§ **YOUR GOAL**
Rewrite the lines of the items below as a numbered list, starting at the line that contains "Comparing the items" and continuing through the final line of the items. Leave out any blank lines.

(Scene question items)
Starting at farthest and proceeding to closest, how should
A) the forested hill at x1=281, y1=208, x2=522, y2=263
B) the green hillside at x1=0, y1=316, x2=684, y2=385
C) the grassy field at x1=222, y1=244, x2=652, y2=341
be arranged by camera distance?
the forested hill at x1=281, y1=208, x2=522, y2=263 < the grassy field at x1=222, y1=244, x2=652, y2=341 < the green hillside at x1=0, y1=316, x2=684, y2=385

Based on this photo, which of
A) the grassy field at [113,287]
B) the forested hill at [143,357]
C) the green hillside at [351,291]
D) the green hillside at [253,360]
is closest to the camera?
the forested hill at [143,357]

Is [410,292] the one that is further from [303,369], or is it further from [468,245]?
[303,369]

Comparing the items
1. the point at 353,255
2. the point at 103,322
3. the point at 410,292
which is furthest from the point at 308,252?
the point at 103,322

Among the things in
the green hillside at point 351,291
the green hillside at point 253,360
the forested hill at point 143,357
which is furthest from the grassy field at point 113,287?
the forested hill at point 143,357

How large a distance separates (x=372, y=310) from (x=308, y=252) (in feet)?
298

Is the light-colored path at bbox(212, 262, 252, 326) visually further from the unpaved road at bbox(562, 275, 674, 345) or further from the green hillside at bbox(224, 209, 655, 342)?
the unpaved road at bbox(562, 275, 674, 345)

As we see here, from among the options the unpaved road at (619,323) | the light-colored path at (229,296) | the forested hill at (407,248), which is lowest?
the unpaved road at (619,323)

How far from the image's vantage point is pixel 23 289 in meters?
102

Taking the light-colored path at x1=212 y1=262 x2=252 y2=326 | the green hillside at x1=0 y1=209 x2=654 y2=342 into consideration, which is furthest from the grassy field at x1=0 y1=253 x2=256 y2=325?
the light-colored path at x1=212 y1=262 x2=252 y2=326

§ **CORRECT RESPONSE**
1. Comparing the items
2. 1. the point at 353,255
3. 2. the point at 103,322
4. 3. the point at 410,292
5. which is furthest from the point at 308,252?
6. the point at 103,322
7. Among the things in
8. the green hillside at point 351,291
9. the green hillside at point 253,360
10. the forested hill at point 143,357
11. which is furthest from the grassy field at point 113,287?
12. the forested hill at point 143,357
13. How large a distance separates (x=372, y=310) from (x=308, y=252) (in feet)?
14. 298
15. Is the light-colored path at bbox(212, 262, 252, 326) visually further from the unpaved road at bbox(562, 275, 674, 345) or further from the green hillside at bbox(224, 209, 655, 342)?
16. the unpaved road at bbox(562, 275, 674, 345)
17. As we see here, from among the options the unpaved road at (619,323) | the light-colored path at (229,296) | the forested hill at (407,248), which is lowest?
18. the unpaved road at (619,323)
19. How far from the image's vantage point is pixel 23 289 in meters?
20. 102
21. Taking the light-colored path at x1=212 y1=262 x2=252 y2=326 | the green hillside at x1=0 y1=209 x2=654 y2=342 into consideration, which is furthest from the grassy field at x1=0 y1=253 x2=256 y2=325?
22. the light-colored path at x1=212 y1=262 x2=252 y2=326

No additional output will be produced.